Fuga spericolata dai boschi dello spaccio, la polizia scopre il "trucco" delle auto dei prestanomi

Dopo la fuga di un'automobilista terminata con un incidente gli investigatori del Commissariato di Busto hanno denunciato, oltre al conducente, il proprietario del veicolo per simulazione di reato: aveva denunciato il furto della macchina, in realtà il mezzo veniva utilizzato da alcuni pusher per muoversi nella aree di spaccio della zona

Fuga spericolata dai boschi dello spaccio, la polizia scopre il "trucco" delle auto dei prestanomi

Non si era fermato all'alt intimato dalle pattuglie della Polizia di Stato di Busto Arsizio, innescando un inseguimento da film terminato con un incidente: ora è nei guai. L'episodio risale allo scorso 24 aprile con la fuga spericolata di alcuni individui su una Bmw, notata dalla Volante del Commissariato di Busto Arsizio mentre si aggirava a Castellanza nelle vicinanze di boschi noti per lo spaccio di droga.

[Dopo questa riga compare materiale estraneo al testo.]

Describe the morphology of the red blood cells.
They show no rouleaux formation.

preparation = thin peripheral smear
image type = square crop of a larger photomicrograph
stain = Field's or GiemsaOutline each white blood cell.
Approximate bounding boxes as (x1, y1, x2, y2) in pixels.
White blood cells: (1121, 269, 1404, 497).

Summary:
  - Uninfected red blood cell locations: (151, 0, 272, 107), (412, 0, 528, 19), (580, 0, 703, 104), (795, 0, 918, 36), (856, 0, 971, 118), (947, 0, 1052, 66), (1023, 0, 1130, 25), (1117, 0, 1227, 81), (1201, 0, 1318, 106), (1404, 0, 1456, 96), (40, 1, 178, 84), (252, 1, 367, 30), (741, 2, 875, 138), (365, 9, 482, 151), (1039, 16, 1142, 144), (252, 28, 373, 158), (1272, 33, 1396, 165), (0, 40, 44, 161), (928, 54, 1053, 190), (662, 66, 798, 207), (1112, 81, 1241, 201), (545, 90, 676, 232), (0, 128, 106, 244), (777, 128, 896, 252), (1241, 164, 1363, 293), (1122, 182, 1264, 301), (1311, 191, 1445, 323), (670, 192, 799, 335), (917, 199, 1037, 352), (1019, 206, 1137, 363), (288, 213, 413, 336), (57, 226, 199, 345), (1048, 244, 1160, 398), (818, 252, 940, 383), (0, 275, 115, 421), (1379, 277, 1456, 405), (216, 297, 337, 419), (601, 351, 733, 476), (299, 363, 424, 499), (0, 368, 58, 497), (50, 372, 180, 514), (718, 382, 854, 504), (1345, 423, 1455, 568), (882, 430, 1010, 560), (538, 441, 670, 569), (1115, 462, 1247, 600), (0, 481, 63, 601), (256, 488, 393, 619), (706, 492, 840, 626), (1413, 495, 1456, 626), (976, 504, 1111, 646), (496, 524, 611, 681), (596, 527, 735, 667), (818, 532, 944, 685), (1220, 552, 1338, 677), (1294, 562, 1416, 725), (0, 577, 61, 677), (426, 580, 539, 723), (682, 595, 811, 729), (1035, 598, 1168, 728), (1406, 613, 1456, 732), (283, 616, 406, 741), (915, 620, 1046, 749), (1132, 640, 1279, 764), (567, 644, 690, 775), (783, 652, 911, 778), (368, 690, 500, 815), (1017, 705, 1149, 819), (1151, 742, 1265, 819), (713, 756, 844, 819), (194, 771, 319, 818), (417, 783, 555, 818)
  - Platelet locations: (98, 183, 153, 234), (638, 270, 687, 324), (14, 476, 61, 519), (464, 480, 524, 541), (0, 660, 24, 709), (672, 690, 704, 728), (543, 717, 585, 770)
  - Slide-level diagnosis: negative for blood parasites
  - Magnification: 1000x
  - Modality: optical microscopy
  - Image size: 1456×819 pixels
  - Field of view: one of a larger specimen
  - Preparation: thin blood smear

Appena vista la pattuglia, il conducente aveva accelerato ed effettuato un pericoloso sorpasso, mentre il passeggero lanciava dal finestrino un sacchetto che, purtroppo, non è stato possibile recuperare. Ne era nato un inseguimento ad alta velocità e con numerosi e spericolati sorpassi, terminato a Cislago, all'ingresso della Pedemontana, dove la Bmw era stata trovata poco dopo essersi schiantata contro il guard-rail, con le chiavi di accensione inserite e le portiere aperte.

Essendo evidente che i suoi occupanti si erano dileguati a piedi, dopo alcune ricerche in zona risultate vane, i poliziotti di via Foscolo hanno recuperato l'auto per effettuare i rilievi di polizia scientifica e gli accertamenti sul proprietario, poiché non risultava alcuna denuncia di furto. Così, se da un lato le impronte digitali hanno permesso di risalire all'identità di uno dei presunti utilizzatori del mezzo - un marocchino di 20 anni in Italia senza fissa dimora - e di denunciarlo per resistenza a pubblico ufficiale, gli accertamenti sul proprietario hanno consentito di individuarlo in un pregiudicato italiano residente a Milano.

La collaborazione tra il Commissariato di Polizia e la Sottosezione della Polizia Stradale di Busto Arsizio ha portato alla denuncia di quest'ultimo per simulazione di reato: è infatti emerso che l'uomo, non nuovo a simili comportamenti, aveva denunciato il furto della Bmw poche ore dopo l'inseguimento e l'incidente, riferendo però circostanze di tempo e di luogo assolutamente incongrue. L'auto, tra l'altro, poco tempo prima era già sfuggita a un controllo della Polstrada, della quale lo stesso proprietario aveva già denunciato il furto lo scorso mese di aprile e che poco dopo era stata trovata in possesso di quattro nordafricani.

Dalle indagini svolte parallelamente dai due uffici della Polizia di Stato è quindi emerso che, secondo un collaudato copione delinquenziale, vetture di grossa cilindrata formalmente intestate a italiani che si prestano a fungere da prestanome
vengono di fatto utilizzate da pusher nordafricani per raggiungere i boschi dello spaccio e fuggire ai controlli delle forze dell'ordine: quando l'auto deve essere abbandonata il proprietario nominale si affretta a denunciarne il falso furto, cercando così di sfuggire dalle responsabilità.